Floris Alkemade, der Reichsbauminister der Niederlande, ist auch bei der Konferenz der Wasser-Denker. Er möchte das Hafenareal in ein riesiges Experimentallabor für Architektur in Zeiten des Klimawandels verwandeln. Alkemade bezweifelt, ob Rotterdam weiterhin auf spektakuläre Architektur setzen sollte. Er kritisiert, dass die Stadtverwaltung mit einem Mega-Projekt liebäugelt, mit dem sie bis zur Rotterdamer Expo 2025 Aufsehen erregen will. Die Rede ist vom "Dutch Windwheel" am Maasufer. Vom hiesigen Team Doepel Strijkers. Sie wollen die touristische Ikone Rotterdams schaffen. Und ein Monument der Nachhaltigkeit. Der Südafrikaner Duzan Doepel erklärt:
"Wir haben eine doppelte Ringstruktur für alle Komponenten entworfen. Der innere Ring ist als Touristen-Attraktion gedacht, der äußere Ring für Hotels, Wohnungen und Geschäften. Energie erhält das Gebäude aus Wind und Sonne. Um Wind und Sonnenstrahlen in Energie umzuwandeln, besitzt es eine Oberfläche von 15.000 m². Der äußere Ring, der eine Fläche von 45.000 m² aufweist, erzeugt durch gespeicherte Energie Wärme, Kälte und natürliche Belüftung. Unser Ziel ist ein Plusenergiehaus, dessen Energieproduktion dreimal höher ist als der –Verbrauch. Damit versorgen wir die gesamte Nachbarschaft mit Energie."
"Dutch Windwheel" erzeugt zwar viel medialen Wirbel. Doch bis zur Fertigstellung fließt noch viel Wasser die Maas hinab, und keiner weiß, ob das Gebilde tatsächlich – wie von Duzan Doepel geplant - bis zur Rotterdamer Expo 2025 fertig gestellt sein wird.
Derweil unterstützt Floris Alkemade die kleineren und größeren Initiativen, die das Image der Rotterdamer Öko-City festigen. Er vertraut dem Rotterdamer Experimentallabor, das keineswegs nur auf technische Machbarkeit setzt:
"Das ist die gute Sache. Wir erzielen mehr Nachhaltigkeit, weil wir nichts zerstören. Wenn wir verschiedene Lösungen zusammenführen, erzeugen wir mehr Nachhaltigkeit.
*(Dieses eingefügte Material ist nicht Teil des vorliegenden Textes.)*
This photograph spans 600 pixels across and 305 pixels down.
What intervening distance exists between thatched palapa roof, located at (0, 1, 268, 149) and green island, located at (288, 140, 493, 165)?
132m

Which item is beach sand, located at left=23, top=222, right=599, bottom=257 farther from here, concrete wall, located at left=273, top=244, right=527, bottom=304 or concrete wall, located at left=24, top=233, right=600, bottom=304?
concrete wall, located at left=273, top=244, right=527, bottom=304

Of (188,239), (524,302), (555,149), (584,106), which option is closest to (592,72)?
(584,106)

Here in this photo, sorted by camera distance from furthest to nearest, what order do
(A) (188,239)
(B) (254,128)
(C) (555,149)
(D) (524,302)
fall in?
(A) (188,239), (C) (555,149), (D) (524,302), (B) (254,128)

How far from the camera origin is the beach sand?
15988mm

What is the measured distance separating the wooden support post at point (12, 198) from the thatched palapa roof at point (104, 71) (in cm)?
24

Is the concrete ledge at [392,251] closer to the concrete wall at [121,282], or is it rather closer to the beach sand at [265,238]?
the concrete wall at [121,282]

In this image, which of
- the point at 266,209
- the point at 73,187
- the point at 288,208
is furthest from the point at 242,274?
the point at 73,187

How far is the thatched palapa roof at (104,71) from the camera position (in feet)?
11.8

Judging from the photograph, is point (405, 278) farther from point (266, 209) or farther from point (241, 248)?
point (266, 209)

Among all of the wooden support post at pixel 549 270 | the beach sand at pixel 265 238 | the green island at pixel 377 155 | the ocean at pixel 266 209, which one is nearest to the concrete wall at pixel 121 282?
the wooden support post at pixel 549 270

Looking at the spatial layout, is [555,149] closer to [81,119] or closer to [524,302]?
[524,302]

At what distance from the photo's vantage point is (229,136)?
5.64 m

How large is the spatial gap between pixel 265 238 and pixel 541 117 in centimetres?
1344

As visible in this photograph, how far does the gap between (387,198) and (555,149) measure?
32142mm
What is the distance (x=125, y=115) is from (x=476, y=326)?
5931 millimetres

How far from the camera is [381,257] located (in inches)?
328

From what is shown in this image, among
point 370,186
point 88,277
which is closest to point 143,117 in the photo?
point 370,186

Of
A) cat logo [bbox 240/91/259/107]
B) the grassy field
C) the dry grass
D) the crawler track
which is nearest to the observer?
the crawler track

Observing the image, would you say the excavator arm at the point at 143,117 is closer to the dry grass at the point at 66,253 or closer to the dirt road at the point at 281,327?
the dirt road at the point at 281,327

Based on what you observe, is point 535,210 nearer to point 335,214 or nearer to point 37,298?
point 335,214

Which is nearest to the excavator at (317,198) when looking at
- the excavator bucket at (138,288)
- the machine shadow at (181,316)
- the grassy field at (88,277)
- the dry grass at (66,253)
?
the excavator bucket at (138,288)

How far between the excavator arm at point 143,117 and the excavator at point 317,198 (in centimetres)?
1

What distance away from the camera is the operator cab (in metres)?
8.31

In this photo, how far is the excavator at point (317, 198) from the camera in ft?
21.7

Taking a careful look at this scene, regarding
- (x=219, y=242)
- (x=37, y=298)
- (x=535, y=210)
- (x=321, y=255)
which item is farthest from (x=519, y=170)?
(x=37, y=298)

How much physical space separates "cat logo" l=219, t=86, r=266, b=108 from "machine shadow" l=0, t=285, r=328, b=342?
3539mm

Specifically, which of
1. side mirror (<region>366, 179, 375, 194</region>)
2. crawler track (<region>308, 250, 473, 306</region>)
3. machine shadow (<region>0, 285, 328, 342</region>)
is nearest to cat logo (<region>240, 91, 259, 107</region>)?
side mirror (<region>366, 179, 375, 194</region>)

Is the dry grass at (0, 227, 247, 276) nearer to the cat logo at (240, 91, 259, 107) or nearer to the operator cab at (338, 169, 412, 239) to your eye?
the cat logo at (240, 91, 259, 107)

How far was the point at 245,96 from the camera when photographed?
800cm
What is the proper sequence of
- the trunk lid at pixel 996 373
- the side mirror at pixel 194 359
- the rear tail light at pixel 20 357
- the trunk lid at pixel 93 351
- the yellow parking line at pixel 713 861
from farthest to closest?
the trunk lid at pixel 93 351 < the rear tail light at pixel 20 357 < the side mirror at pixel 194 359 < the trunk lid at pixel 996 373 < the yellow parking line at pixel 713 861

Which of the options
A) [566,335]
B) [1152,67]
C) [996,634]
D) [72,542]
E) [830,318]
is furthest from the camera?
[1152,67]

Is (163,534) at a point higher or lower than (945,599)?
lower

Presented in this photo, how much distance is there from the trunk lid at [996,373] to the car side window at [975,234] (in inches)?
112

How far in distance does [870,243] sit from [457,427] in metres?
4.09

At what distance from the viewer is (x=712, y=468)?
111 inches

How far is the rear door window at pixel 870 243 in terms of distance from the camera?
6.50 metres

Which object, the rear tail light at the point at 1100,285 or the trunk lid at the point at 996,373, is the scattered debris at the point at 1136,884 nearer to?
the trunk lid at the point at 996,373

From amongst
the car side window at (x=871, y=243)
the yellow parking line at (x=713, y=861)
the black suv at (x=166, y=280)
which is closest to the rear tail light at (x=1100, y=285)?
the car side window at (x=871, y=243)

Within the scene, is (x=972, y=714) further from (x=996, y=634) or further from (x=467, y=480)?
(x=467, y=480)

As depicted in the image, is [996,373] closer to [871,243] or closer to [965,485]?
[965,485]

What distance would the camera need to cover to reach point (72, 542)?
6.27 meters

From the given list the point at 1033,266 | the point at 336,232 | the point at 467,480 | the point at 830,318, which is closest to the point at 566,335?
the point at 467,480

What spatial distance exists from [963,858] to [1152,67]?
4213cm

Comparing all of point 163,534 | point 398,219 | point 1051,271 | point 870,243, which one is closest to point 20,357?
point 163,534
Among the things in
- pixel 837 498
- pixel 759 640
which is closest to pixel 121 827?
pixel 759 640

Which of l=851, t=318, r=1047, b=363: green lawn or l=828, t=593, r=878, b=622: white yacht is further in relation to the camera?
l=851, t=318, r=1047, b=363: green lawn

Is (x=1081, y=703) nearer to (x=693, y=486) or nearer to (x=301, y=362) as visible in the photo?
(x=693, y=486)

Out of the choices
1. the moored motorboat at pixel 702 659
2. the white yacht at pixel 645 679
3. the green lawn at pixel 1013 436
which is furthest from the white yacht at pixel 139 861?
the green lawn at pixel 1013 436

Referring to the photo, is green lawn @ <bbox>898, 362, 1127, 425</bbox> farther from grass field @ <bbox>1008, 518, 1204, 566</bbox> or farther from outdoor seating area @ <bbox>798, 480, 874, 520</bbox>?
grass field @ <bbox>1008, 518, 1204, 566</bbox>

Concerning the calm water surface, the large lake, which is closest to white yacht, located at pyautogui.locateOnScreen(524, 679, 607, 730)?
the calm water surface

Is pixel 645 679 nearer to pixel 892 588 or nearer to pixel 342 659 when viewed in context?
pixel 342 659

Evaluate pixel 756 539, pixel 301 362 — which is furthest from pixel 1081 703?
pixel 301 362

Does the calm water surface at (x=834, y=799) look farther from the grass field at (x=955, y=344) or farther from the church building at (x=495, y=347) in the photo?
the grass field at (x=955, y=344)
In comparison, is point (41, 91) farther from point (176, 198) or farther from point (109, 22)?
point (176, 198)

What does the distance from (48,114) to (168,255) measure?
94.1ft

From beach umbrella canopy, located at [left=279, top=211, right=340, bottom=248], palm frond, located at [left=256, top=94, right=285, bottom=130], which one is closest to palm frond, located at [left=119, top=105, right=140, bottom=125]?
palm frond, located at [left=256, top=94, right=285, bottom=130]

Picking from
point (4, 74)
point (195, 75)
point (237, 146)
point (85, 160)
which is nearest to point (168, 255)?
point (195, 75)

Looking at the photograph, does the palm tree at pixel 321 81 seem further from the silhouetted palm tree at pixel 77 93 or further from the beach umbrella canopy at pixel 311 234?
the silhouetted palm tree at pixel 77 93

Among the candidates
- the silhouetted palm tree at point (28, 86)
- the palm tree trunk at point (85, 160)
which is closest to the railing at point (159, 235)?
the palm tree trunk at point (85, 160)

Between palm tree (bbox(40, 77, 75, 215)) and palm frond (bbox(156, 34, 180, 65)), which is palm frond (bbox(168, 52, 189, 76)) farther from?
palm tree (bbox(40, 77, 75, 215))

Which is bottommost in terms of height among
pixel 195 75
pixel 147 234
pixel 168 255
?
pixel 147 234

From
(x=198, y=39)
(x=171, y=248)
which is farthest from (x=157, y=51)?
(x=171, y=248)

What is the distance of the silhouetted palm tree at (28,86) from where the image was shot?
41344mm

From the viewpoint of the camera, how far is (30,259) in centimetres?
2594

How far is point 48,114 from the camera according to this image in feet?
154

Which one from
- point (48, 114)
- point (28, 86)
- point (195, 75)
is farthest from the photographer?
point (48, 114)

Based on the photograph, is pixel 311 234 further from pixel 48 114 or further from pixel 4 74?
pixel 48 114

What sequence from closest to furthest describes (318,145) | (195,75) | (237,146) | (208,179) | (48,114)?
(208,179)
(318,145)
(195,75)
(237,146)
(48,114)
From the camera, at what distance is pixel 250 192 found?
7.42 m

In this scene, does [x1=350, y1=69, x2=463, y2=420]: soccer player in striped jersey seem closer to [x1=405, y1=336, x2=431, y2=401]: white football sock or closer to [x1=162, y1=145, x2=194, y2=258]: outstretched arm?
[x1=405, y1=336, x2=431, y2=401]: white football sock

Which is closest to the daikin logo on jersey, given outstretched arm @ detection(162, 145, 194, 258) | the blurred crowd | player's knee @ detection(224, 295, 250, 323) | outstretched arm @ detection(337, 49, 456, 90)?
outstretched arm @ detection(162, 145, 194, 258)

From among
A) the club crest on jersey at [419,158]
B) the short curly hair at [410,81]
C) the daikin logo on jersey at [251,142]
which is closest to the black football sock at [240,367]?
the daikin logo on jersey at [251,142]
Ich bin optimistisch, wenn es geniale Leute gibt, die immer wieder Prinzipien überdenken. Davon zeugen in besonderem Maße 'Floating Farms' und 'Recycled Park'. Das ist nicht einfach eine Frage von Technik, sondern der Kultur. Wir haben viel zu lange Wasser als etwas Selbstverständliches angesehen, mit dem man nach Belieben umgehen kann. Ich setze auf einen kulturellen Wandel, durch den wir Wasser wieder wertzuschätzen lernen."